**EXERCISE TEXT**
Some of this data 140 may be nutritional data associated with individual foods, such as nutritional data 140C. In some configurations this may include data from nutritional databases and may include nutritional information such as fiber, amount of sugar, vitamin composition, vitamin amount, fat composition, fat amount, and the like. Some of this data may come from individuals who have recorded eating such food and shared their own biological responses to this food such as blood glucose responses or reported hunger. By aggregating this data and using other information about these individuals, in some configurations some of the nutritional data for this food such as its impact on blood sugar can be calculated.

Some of this data 140 may be context data associated with a context in which food was consumed, such as context data 140D. For example, the context data 140D may include information received from the individual consuming the food items (and/or another individual on behalf of the individual consuming the food items) and may include a time of day of consumption, a previously eaten food item, and/or an amount of sleep associated with the individual.

Some of this data 140 may be gut transit time data associated with a gut transit time of a user, such as transit time data 140E. For example, the transit time data 140E may indicate the time it takes from consuming an object to expelling the object. For instance, the gut transit time may be the time between ingestion of a food including food coloring paste, such as royal blue (or some other color), and the first time the user sees the appearance of the color of the food coloring in their stool. According to some configurations, a user eats food, such as a muffin, that has been died “blue,” such that it is easily identified by its color when it appears in the stool of the user.

According to some configurations, a nutritional service 120 may utilize the transit time data 140E to generate the prediction of the gut microbiome diversity for a user. For example, the nutritional service 120 may use a machine learning mechanism to perform an analysis of the transit time data 140E to generate the prediction. In some examples, the nutritional service 120 identifies a uniqueness of the microbiome, identify interesting species, and the like. According to some configurations, the microbiome data may include gut transit time.

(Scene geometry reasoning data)
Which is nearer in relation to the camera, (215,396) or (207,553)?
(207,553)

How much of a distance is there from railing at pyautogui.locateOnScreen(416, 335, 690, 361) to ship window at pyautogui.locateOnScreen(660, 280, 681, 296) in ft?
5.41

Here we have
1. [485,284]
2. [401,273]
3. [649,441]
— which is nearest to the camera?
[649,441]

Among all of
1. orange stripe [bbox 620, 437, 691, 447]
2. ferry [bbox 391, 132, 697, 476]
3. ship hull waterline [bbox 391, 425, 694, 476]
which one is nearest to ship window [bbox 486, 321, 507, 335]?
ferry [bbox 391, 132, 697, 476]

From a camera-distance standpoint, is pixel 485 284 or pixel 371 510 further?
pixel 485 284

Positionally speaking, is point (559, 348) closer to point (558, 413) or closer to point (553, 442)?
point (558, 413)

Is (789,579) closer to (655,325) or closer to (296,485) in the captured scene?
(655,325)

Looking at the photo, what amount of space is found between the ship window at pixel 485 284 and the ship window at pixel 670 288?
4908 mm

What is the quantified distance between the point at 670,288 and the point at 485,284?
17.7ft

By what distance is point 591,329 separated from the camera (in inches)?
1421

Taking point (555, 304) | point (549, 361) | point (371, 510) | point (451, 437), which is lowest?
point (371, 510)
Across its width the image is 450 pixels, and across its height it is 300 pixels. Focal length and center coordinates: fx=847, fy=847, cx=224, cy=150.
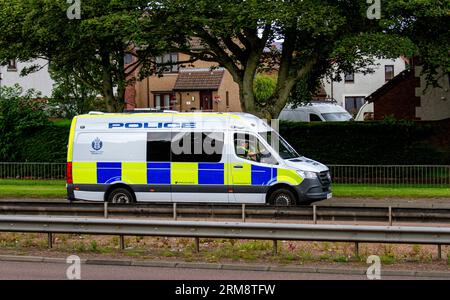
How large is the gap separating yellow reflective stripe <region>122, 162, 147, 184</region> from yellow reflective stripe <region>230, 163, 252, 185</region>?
7.94ft

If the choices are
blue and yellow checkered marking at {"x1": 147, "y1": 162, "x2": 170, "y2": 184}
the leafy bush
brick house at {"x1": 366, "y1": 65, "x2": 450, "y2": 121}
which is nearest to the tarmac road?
blue and yellow checkered marking at {"x1": 147, "y1": 162, "x2": 170, "y2": 184}

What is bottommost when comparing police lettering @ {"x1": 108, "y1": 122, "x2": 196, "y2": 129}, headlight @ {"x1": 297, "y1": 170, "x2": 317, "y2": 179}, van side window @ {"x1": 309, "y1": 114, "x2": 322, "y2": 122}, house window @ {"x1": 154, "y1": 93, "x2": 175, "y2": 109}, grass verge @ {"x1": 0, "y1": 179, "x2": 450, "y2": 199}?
grass verge @ {"x1": 0, "y1": 179, "x2": 450, "y2": 199}

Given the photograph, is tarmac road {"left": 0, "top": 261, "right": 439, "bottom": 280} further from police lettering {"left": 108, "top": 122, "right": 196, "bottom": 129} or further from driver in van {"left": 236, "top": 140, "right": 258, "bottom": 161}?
police lettering {"left": 108, "top": 122, "right": 196, "bottom": 129}

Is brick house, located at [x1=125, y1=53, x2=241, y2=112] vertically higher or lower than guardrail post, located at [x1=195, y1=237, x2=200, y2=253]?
higher

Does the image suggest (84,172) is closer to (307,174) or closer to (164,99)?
(307,174)

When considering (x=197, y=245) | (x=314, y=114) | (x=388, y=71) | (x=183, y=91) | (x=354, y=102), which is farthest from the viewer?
(x=354, y=102)

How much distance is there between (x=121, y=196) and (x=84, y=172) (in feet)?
3.88

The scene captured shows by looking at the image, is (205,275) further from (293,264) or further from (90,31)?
(90,31)

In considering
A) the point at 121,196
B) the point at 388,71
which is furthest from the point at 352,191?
the point at 388,71

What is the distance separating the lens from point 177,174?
22.0 meters

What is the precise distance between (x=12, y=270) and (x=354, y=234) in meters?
5.49

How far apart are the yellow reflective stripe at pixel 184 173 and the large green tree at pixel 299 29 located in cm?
776

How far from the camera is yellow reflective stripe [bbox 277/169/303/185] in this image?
21.0 m
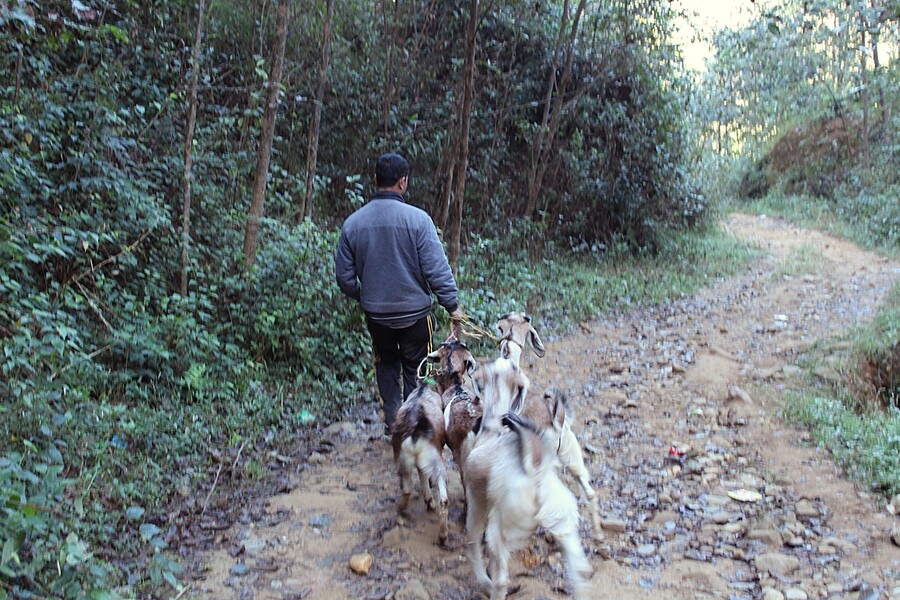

**REQUIRED TASKS**
a. Which kinds of nutritional information does the food data passage name before "and the like"?
b. Duplicate the part of the food data passage that opens with the words containing "Some of this data 140 may be context" and closes with "with the individual.".

**ANSWERS TO THE EXERCISE**
a. Fiber, amount of sugar, vitamin composition, vitamin amount, fat composition, fat amount

b.
Some of this data 140 may be context data associated with a context in which food was consumed, such as context data 140D. For example, the context data 140D may include information received from the individual consuming the food items (and/or another individual on behalf of the individual consuming the food items) and may include a time of day of consumption, a previously eaten food item, and/or an amount of sleep associated with the individual.